Objetivo A: Reúne y copia cada línea de los registros que contenga la palabra "path", respetando mayúsculas y minúsculas.

Fragmento del texto:
▬▬▬▬▬▬

En el medio cuenta las negociaciones de sus padres para que lo soltaran, su condición de “pez chico”, la intervención de un cónsul italiano y la aparición de un industrial que hizo de intermediario con el general Suárez Mason. Las figuras borgeanas del héroe y el traidor, entonces, cobran peso gravitatorio.

“Mi vida ha sido un sube y baja, héroe y traidor al mismo tiempo, ya desde chico –narra Bechis, en otro pasaje crudo–. Cuando murió mi hermano, me sentí enseguida un usurpador, tenía ocho años y no entendía qué significaba morir, por eso empecé a pensar que yo tenía que vivir su vida y no la mía. Después sobreviví a miles de desaparecidos. Cuando hago algo que me gusta, cuando me siento cansado mientras camino por la montaña o transpiro mientras arreglo un mueble, siempre me digo a mí mismo que mi hermano Roberto esa vida no la vivió, ni tampoco, al igual que él, los miles de desaparecidos. Paseo en el medio del bosque y respiro el perfume de las plantas y cuando el calor punzante de los rayos del sol se filtra desde lo alto provocándome una sensación de bienestar, en ese mismo momento mi cerebro me lleva a apartarme del éxtasis, haciéndome caer de nuevo en la angustia de estar vivo”.

Se pregunta cómo fue posible que los militares argentinos, educados a la europea en un país que parecía “civilizadísimo”, hubieran sido capaces de asesinar a miles de jóvenes. Una de las posibles respuestas es que el ejército argentino perpetró la última masacre de indígenas en 1910 y nunca fue llamado a rendir cuentas por eso. “Es más, estatuas de esos generales ocupan lugares centrales en muchas plazas”, se responde.

“Pero después de tantos años vividos como un usurpador, como un traidor por haber sobrevivido a los demás”, finalmente Bechis se asume como una víctima. Juntar los destrozos de uno mismo, sorteando la impunidad de sus verdugos por décadas, eso es lo que le sucedió mientras escribía La soledad del subversivo, donde pudo como narrador aceptar su catástrofe. Ese abanico personal, de lo social a lo íntimo, de lo singular a lo colectivo, constituye, tal vez, el nudo más atractivo del libro, donde incluye hasta una reconciliación con Juan Gelman –con quien se había encontrado en Italia y sintió su “superioridad de mando” en la carga de una misión–.

▬▬▬▬▬▬

[Datos guardados]
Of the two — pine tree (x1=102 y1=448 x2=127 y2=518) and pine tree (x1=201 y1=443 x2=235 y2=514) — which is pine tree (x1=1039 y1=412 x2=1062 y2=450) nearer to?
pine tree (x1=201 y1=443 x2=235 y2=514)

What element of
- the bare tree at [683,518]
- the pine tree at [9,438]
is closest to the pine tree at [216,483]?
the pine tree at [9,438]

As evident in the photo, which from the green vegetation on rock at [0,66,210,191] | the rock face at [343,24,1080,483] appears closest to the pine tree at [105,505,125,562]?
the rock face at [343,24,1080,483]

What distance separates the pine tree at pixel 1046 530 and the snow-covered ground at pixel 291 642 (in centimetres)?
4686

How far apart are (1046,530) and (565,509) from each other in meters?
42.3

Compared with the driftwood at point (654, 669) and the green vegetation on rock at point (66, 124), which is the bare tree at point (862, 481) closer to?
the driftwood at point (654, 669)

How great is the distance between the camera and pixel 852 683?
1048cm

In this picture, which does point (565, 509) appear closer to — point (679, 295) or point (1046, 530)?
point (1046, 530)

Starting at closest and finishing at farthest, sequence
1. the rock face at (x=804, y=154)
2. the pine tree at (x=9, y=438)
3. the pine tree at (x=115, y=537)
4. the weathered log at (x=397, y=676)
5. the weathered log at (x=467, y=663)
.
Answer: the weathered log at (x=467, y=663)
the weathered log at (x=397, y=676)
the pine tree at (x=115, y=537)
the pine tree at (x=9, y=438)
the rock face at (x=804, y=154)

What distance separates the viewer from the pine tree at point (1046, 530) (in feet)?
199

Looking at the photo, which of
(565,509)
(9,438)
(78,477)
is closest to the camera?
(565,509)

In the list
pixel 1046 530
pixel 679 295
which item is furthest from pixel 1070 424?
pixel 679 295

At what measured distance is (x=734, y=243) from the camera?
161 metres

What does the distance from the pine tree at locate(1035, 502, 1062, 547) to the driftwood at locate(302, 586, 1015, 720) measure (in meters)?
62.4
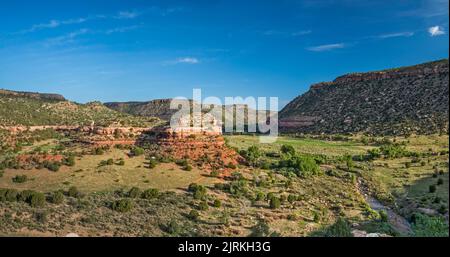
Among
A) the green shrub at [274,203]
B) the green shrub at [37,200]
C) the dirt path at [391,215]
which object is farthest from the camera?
the green shrub at [274,203]

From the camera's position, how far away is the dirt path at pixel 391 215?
2591 centimetres

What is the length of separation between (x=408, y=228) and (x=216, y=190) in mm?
13375

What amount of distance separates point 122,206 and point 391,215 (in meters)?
18.4

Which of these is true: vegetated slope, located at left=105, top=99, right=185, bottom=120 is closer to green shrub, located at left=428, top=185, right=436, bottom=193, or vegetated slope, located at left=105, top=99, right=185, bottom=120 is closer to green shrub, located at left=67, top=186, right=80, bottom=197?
green shrub, located at left=67, top=186, right=80, bottom=197

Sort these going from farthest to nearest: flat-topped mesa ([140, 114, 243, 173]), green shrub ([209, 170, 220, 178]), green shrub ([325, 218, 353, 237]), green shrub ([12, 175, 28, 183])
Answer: flat-topped mesa ([140, 114, 243, 173])
green shrub ([209, 170, 220, 178])
green shrub ([12, 175, 28, 183])
green shrub ([325, 218, 353, 237])

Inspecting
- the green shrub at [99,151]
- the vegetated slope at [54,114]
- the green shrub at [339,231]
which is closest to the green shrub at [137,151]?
the green shrub at [99,151]

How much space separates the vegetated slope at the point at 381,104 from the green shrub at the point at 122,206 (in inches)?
1760

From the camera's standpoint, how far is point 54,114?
59406mm

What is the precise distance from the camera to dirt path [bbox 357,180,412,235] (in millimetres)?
25906

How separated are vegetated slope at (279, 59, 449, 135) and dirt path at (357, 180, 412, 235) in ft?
82.9

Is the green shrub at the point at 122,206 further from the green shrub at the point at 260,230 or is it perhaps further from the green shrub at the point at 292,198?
the green shrub at the point at 292,198

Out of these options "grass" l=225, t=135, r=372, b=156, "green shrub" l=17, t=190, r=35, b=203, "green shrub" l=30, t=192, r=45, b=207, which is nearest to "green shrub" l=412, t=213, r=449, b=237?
"green shrub" l=30, t=192, r=45, b=207
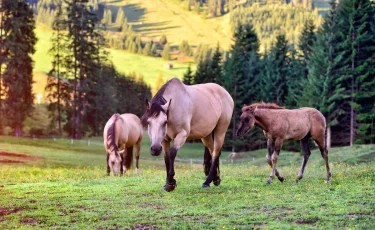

▬▬▬▬▬▬

Objetivo B: Edita el fragmento: escribe de nuevo todo lo que va desde "En el medio cuenta" hasta "cobran peso gravitatorio.", poniendo "embajador" en lugar de "cónsul".

Respuesta A:
C) the dirt path at [391,215]
From the camera's position, how far away is the dirt path at pixel 391 215?
What is the precise distance from the camera to dirt path [bbox 357,180,412,235] (in millimetres)?
How separated are vegetated slope at (279, 59, 449, 135) and dirt path at (357, 180, 412, 235) in ft?

Respuesta B:
En el medio cuenta las negociaciones de sus padres para que lo soltaran, su condición de “pez chico”, la intervención de un embajador italiano y la aparición de un industrial que hizo de intermediario con el general Suárez Mason. Las figuras borgeanas del héroe y el traidor, entonces, cobran peso gravitatorio.